Role-Based Tool Filtering

Not every caller should see every tool. The runtime filters the tool list based on the caller's role before the LLM sees it:

  • User role: Sees all non-admin tools.
  • Admin role: Sees everything including file tools, connection configuration, and automation control.
  • Automation role: Sees read-only tools by default. Write tools are only available if writeEnabled is true for the specific automation.

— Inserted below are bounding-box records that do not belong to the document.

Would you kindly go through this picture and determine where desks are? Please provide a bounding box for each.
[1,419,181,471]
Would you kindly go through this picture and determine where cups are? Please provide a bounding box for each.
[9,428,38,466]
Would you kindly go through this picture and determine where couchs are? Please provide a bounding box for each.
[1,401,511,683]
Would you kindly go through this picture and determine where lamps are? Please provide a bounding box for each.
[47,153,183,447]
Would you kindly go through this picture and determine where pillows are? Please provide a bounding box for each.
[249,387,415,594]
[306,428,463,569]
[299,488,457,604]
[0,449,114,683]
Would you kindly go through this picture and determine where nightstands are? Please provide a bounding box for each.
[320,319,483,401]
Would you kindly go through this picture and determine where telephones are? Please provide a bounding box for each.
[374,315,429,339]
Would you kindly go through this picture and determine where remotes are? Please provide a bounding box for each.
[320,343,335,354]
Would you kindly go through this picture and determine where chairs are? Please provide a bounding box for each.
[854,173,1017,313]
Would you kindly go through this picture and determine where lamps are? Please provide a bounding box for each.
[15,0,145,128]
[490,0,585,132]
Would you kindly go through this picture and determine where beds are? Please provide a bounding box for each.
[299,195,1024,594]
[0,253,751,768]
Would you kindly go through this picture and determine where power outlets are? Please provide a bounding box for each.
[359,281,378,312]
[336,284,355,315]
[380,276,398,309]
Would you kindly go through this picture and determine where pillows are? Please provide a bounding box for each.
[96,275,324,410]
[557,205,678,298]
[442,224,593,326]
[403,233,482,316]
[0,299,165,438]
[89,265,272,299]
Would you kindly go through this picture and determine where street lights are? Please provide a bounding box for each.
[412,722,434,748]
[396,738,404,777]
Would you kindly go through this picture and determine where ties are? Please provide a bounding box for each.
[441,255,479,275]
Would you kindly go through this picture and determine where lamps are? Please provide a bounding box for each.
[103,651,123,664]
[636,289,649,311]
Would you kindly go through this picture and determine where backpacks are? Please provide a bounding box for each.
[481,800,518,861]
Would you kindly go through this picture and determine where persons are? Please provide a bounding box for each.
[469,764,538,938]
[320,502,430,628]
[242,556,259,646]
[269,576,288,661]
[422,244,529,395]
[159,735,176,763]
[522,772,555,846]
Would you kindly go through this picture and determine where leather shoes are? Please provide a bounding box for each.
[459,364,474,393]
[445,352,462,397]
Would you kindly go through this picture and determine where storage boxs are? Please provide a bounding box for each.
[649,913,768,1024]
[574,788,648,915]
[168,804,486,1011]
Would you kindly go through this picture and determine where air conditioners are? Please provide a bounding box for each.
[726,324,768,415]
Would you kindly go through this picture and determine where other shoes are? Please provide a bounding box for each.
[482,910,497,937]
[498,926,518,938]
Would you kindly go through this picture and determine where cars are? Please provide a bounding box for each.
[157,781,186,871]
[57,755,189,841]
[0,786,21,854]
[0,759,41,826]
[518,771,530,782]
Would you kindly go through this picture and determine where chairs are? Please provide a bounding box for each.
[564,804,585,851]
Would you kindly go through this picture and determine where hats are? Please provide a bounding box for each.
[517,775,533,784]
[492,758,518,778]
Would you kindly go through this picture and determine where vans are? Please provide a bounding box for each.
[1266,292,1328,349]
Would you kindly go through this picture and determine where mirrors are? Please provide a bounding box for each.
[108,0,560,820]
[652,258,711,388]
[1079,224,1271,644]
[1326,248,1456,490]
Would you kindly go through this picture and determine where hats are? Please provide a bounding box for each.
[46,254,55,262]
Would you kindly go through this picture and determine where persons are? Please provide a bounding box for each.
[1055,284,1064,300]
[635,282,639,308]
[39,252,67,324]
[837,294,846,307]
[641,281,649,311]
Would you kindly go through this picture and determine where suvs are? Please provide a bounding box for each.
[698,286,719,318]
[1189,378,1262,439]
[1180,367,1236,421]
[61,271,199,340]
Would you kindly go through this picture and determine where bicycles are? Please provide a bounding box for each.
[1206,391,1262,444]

This filtering happens at the session layer, before the prompt is compiled. The LLM never knows about tools it cannot use — they are simply absent from its tool list.

Key Protocols

ProtocolWherePurpose
SSE (Server-Sent Events)Runtime to ClientStreaming chat responses, tool calls, widget events
RESTRuntime APISession management, automation control, store/file endpoints
MCP (Model Context Protocol)Runtime to MCP serversTool discovery and execution over stdio or SSE transport

SSE was chosen over WebSockets for client streaming because it is simpler (unidirectional), works through more proxies and CDNs, and automatically reconnects on connection drops.